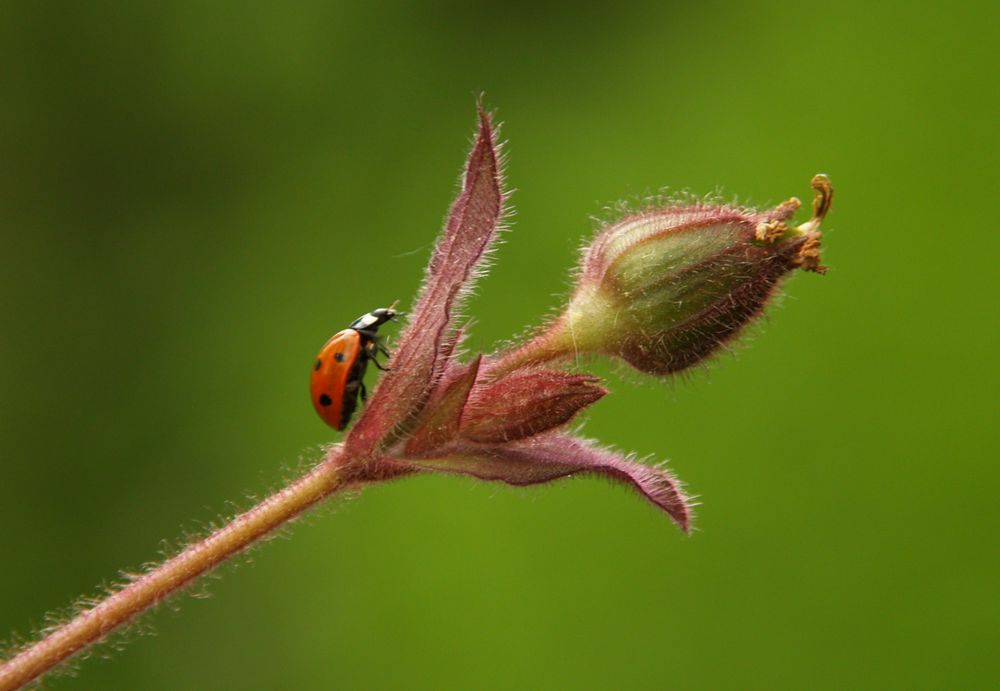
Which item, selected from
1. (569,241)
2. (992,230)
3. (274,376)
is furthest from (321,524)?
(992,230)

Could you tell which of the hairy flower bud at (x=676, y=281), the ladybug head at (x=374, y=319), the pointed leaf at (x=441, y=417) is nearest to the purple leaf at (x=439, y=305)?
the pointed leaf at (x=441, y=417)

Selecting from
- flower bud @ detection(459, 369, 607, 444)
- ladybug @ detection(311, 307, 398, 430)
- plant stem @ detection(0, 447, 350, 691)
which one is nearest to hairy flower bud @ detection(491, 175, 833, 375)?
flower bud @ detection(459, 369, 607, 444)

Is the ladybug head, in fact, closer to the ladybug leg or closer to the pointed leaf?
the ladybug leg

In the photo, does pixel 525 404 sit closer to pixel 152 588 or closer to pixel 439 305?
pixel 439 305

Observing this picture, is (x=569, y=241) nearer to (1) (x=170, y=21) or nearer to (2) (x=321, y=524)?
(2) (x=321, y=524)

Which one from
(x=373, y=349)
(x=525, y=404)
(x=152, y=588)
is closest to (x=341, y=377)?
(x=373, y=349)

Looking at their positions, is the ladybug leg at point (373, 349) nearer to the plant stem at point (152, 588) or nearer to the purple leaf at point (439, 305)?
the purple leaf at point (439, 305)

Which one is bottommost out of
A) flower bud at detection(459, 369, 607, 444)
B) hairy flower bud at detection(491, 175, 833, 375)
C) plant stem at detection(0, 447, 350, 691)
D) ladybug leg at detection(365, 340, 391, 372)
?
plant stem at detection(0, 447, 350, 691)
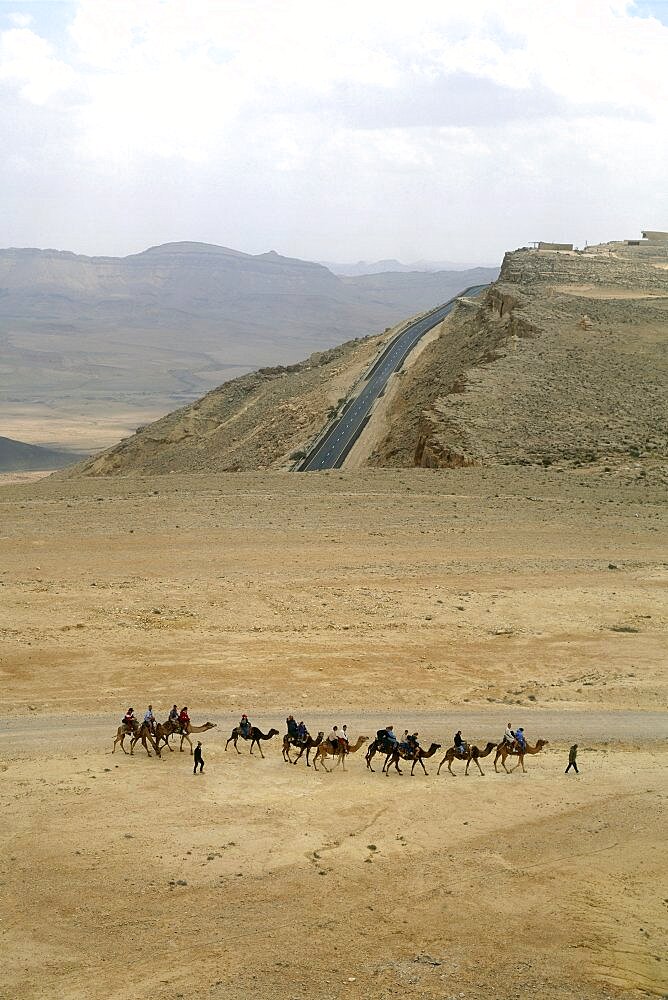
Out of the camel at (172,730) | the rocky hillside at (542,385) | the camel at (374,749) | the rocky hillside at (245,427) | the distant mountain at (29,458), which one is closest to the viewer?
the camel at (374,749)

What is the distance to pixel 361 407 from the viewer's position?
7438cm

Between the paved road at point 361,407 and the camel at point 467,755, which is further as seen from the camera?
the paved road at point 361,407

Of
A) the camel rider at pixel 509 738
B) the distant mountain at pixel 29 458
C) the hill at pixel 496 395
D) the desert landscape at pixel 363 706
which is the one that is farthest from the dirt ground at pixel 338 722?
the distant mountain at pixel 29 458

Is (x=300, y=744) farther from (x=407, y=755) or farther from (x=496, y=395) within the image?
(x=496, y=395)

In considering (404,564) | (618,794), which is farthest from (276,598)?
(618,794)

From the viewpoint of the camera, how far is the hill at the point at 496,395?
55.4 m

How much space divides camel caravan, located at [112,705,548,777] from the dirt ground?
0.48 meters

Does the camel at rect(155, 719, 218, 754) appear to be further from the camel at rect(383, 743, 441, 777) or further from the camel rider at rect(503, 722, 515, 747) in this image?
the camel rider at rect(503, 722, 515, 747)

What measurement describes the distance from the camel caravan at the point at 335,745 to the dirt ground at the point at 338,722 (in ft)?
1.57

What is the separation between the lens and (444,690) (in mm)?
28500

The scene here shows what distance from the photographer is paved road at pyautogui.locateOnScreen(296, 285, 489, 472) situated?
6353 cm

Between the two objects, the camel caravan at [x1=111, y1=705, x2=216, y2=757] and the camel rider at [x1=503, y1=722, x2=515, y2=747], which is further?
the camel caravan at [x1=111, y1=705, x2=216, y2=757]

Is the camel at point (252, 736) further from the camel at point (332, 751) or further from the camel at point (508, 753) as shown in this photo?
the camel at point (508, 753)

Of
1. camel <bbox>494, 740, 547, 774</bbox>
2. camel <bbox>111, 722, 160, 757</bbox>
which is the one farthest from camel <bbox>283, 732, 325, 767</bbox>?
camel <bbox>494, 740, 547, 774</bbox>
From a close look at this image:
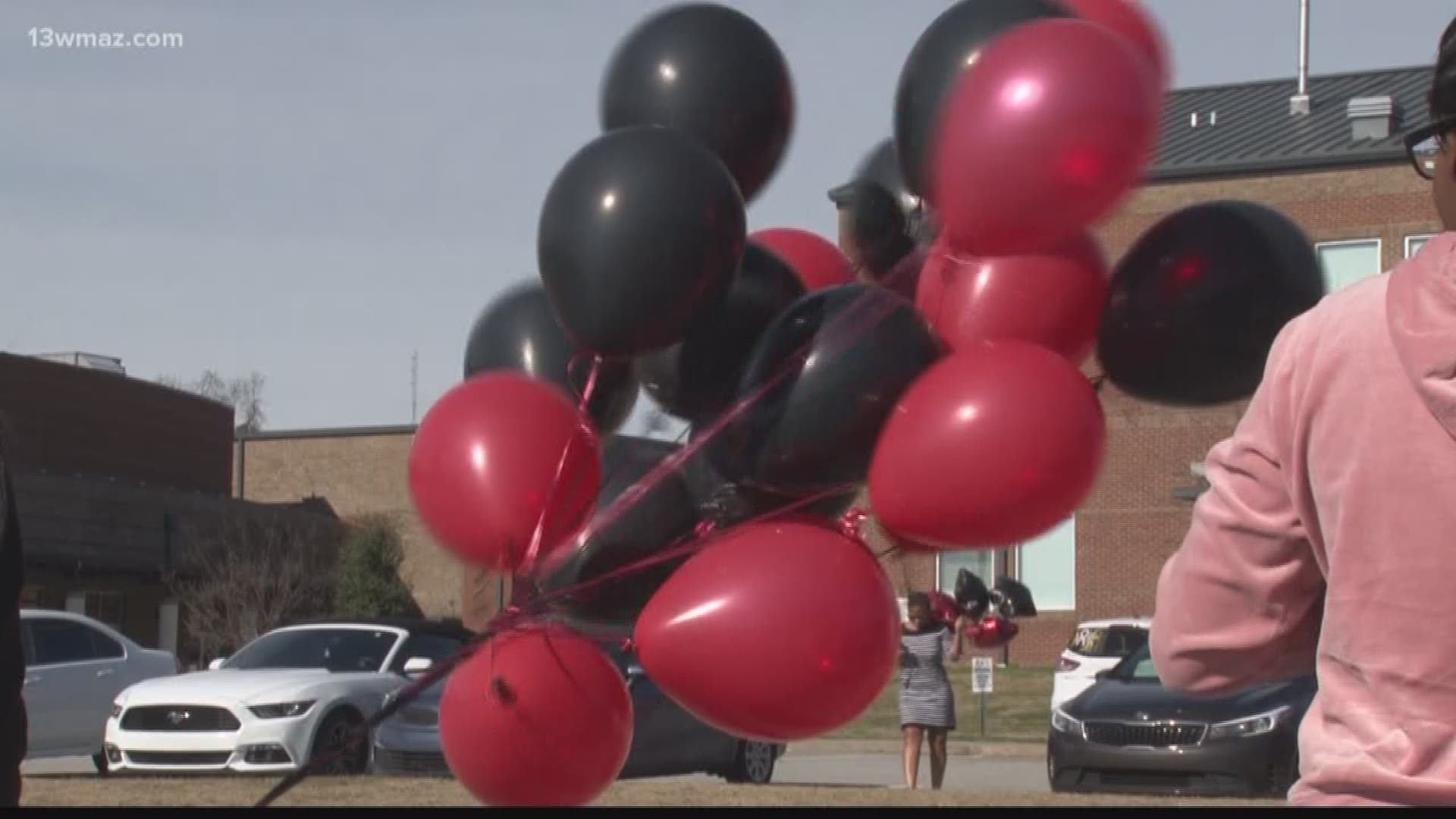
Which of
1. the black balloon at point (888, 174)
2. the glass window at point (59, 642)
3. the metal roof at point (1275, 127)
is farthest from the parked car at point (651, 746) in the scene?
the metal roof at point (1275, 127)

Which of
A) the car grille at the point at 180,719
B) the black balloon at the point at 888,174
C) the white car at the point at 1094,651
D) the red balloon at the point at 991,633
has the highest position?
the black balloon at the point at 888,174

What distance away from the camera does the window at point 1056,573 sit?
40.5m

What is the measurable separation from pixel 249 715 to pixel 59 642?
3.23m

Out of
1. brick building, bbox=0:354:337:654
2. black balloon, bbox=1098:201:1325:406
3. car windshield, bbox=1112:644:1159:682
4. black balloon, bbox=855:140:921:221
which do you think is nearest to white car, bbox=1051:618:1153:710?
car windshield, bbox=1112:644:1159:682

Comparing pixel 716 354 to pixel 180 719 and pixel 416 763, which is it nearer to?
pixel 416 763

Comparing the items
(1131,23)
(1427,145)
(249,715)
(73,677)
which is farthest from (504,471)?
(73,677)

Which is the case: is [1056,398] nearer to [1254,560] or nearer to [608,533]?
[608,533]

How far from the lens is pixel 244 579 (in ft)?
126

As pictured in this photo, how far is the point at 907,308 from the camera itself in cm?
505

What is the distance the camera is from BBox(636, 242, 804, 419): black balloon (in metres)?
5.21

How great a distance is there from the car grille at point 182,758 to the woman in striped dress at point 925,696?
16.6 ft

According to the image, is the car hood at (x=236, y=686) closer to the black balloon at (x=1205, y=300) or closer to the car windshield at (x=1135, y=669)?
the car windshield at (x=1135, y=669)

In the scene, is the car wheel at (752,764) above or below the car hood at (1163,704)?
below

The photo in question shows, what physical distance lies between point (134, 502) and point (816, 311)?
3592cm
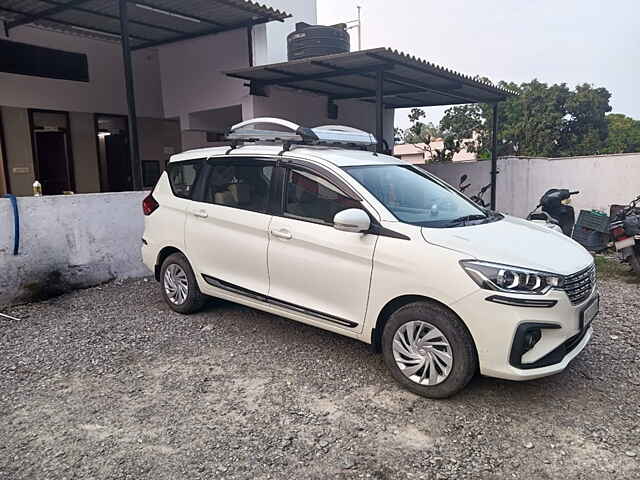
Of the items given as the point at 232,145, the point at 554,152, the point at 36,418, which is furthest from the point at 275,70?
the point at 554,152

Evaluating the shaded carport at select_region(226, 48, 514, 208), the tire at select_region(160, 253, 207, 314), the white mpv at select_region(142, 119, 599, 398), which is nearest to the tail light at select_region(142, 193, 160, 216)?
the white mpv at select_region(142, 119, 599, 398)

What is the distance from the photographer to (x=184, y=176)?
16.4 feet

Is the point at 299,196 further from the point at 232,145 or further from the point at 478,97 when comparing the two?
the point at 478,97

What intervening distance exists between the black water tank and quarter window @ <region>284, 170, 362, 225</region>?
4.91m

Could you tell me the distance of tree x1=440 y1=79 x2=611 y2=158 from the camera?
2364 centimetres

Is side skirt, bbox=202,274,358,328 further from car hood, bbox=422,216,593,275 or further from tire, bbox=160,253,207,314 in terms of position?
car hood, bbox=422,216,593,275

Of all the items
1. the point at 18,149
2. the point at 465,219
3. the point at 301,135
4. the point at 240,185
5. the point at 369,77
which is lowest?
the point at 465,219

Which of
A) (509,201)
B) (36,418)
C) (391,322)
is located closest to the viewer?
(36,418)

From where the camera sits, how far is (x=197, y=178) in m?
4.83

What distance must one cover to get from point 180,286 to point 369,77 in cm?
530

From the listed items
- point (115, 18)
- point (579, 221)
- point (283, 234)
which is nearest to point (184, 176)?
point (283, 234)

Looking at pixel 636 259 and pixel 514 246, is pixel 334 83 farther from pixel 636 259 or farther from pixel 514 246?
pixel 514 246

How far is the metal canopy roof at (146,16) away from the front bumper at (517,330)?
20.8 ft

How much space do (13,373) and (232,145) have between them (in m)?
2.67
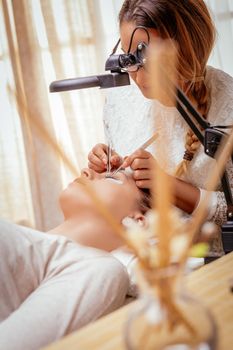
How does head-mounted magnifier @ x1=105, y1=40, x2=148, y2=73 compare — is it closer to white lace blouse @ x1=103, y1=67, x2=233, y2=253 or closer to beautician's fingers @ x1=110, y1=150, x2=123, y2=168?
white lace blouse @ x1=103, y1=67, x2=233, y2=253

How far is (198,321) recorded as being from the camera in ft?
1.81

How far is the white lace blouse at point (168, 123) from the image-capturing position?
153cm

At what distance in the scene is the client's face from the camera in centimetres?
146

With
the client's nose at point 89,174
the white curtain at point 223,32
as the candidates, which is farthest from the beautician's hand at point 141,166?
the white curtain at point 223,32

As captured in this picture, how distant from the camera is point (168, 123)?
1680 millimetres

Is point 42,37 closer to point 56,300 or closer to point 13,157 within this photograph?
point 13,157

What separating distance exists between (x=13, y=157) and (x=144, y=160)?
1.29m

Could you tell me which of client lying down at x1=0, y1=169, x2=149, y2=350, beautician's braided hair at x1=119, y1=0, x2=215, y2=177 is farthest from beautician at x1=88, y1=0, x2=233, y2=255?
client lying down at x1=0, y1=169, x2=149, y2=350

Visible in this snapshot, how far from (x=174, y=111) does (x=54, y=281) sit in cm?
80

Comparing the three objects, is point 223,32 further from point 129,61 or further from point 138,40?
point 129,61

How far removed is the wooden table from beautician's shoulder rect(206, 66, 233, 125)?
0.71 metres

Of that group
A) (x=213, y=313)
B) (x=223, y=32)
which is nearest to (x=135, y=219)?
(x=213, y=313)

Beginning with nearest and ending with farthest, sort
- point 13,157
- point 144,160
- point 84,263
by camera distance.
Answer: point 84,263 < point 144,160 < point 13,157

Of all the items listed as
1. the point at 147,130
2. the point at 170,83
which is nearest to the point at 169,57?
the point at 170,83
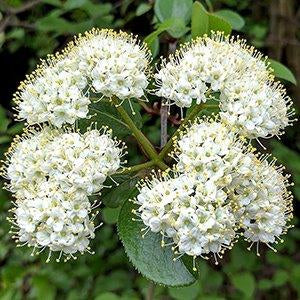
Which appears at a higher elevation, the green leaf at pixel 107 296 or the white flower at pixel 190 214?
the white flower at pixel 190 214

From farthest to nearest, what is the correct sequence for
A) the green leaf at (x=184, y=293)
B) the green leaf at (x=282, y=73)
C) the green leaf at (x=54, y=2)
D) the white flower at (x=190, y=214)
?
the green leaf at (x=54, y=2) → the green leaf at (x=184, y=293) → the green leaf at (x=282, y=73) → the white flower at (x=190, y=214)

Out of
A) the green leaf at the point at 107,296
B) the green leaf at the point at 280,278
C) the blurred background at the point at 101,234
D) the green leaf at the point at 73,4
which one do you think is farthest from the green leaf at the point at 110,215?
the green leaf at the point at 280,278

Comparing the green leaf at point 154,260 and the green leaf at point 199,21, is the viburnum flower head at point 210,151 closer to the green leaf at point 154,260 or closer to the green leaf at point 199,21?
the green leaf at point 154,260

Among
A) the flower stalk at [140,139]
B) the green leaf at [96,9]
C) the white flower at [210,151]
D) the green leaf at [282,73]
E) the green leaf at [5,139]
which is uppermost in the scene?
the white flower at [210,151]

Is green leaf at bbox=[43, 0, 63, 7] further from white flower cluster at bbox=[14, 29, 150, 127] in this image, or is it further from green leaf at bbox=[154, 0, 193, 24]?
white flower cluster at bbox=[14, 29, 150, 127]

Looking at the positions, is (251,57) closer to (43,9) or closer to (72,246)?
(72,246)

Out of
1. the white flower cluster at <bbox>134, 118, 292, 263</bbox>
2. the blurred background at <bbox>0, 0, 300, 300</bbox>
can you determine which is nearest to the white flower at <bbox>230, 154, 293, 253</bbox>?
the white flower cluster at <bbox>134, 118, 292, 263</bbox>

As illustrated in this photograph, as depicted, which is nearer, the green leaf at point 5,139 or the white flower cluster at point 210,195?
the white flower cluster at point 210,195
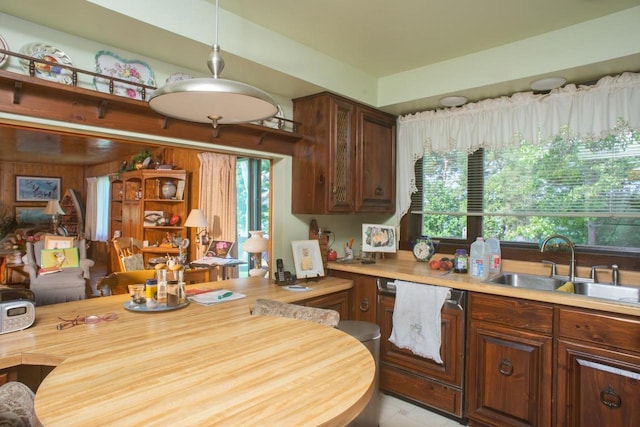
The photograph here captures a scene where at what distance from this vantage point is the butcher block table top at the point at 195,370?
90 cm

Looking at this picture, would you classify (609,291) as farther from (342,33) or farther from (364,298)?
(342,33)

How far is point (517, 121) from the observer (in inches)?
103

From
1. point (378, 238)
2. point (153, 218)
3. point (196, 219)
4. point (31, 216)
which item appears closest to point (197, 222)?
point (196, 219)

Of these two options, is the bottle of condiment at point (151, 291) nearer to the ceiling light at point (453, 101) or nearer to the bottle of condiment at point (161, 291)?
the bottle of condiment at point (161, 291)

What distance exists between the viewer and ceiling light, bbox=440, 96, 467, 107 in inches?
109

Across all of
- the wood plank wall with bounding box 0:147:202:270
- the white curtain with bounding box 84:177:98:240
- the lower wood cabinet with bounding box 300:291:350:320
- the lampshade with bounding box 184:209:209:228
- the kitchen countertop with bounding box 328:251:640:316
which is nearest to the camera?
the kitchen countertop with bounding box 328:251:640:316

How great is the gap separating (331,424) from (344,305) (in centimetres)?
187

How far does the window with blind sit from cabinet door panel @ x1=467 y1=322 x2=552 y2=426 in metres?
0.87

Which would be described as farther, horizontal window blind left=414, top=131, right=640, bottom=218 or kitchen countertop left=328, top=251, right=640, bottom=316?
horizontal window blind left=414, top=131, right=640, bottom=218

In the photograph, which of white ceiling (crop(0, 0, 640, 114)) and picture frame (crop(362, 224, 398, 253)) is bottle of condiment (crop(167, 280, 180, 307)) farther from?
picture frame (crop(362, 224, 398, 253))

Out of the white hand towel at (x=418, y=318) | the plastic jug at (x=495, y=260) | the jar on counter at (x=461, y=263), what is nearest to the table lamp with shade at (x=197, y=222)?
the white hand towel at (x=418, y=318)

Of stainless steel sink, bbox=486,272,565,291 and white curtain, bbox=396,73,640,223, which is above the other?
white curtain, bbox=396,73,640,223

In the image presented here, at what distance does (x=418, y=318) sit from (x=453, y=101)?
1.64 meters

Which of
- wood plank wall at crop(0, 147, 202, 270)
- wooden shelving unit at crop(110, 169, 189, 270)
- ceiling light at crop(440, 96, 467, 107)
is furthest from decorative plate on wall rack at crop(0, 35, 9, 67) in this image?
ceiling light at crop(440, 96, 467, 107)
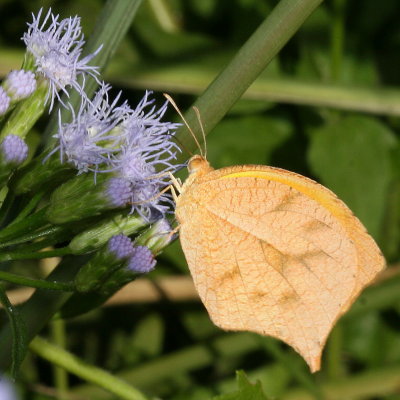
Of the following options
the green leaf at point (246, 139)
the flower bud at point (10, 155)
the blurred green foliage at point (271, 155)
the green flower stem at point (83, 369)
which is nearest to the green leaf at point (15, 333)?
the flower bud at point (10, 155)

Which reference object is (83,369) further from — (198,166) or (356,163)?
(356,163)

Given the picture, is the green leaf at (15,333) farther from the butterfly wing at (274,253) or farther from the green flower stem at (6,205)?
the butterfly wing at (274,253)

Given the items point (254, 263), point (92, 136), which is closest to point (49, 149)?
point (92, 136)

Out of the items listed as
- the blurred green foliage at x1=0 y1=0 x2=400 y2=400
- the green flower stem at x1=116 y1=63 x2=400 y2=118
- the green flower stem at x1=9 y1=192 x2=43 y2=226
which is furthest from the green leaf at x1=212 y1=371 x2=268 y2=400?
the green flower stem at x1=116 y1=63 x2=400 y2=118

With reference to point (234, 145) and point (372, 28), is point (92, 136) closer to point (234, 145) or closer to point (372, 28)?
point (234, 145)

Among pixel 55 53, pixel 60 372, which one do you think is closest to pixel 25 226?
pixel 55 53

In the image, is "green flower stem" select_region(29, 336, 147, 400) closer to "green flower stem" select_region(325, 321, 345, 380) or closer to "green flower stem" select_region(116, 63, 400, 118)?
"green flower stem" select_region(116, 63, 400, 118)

□ □ □ □

Rewrite the listing as a Markdown table with the columns Row and Line, starting at the line containing "Among pixel 55" and continuing through the end of the listing. Omit blank lines.

| Row | Line |
|---|---|
| 1 | Among pixel 55 53, pixel 60 372, which one do you think is closest to pixel 25 226? |
| 2 | pixel 55 53 |
| 3 | In the image, is "green flower stem" select_region(29, 336, 147, 400) closer to "green flower stem" select_region(325, 321, 345, 380) or closer to "green flower stem" select_region(116, 63, 400, 118)? |
| 4 | "green flower stem" select_region(116, 63, 400, 118) |